Ma Yibo

Personal information
- Born: August 8, 1980 (age 45) Dalian, Liaoning

Medal record
Women's field hockey
Representing China
Olympic Games
| Silver medal – second place | 2008 Beijing | Team |
Asian Games
| Gold medal – first place | 2002 Busan | Team |
| Gold medal – first place | 2006 Doha | Team |
| Gold medal – first place | 2010 Guangzhou | Team |
Asia Cup
| Gold medal – first place | 2009 Bangkok |  |
| Bronze medal – third place | 2004 New Delhi |  |
| Bronze medal – third place | 2007 Hong Kong |  |
Asian Champions Trophy
| Silver medal – second place | 2011 Ordos |  |
Champions Trophy
| Silver medal – second place | 2003 Sydney |  |

= Ma Yibo =

Chinese field hockey player (born 1980)

Ma Yibo (马弋博 (馬弋博, Mǎ Yìbó); born August 8, 1980, in Dalian, Liaoning) is a Chinese field hockey player who competed at the 2004, 2008 and 2012 Summer Olympics.

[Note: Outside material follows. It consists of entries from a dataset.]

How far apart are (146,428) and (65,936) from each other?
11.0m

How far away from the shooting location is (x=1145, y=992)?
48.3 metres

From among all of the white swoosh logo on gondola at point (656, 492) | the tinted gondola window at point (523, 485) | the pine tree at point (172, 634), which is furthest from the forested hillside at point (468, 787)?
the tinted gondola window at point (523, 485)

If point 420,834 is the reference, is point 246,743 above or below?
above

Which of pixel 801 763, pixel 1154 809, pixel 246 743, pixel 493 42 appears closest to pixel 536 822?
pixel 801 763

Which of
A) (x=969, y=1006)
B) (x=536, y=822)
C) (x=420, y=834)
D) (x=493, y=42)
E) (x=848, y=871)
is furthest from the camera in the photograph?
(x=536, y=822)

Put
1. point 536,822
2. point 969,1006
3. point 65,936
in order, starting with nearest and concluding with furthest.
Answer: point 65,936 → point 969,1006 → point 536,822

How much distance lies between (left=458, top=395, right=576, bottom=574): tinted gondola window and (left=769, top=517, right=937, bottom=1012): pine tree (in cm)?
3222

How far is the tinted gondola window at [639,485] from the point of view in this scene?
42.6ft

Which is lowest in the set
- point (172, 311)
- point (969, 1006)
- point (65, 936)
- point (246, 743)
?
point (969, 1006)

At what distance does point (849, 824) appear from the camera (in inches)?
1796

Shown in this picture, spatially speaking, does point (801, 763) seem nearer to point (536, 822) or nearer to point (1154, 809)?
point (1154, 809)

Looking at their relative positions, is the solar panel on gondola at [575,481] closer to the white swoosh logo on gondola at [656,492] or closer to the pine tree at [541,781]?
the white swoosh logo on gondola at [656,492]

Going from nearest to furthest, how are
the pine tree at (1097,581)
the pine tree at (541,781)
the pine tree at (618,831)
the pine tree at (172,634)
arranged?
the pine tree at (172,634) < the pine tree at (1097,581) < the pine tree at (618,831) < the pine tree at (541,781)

At the 2004 Summer Olympics, she finished fourth with the Chinese team in the women's competition. She played all six matches and scored two goals.

She was part of the Chinese team that won silver at the 2008 Beijing Olympics.

She was the top goal scorer for China at the 2006 Women's Hockey Champions Trophy, and again at the 2011 Women's Asian Champions Trophy. Her team ended as the runners-up on both occasions.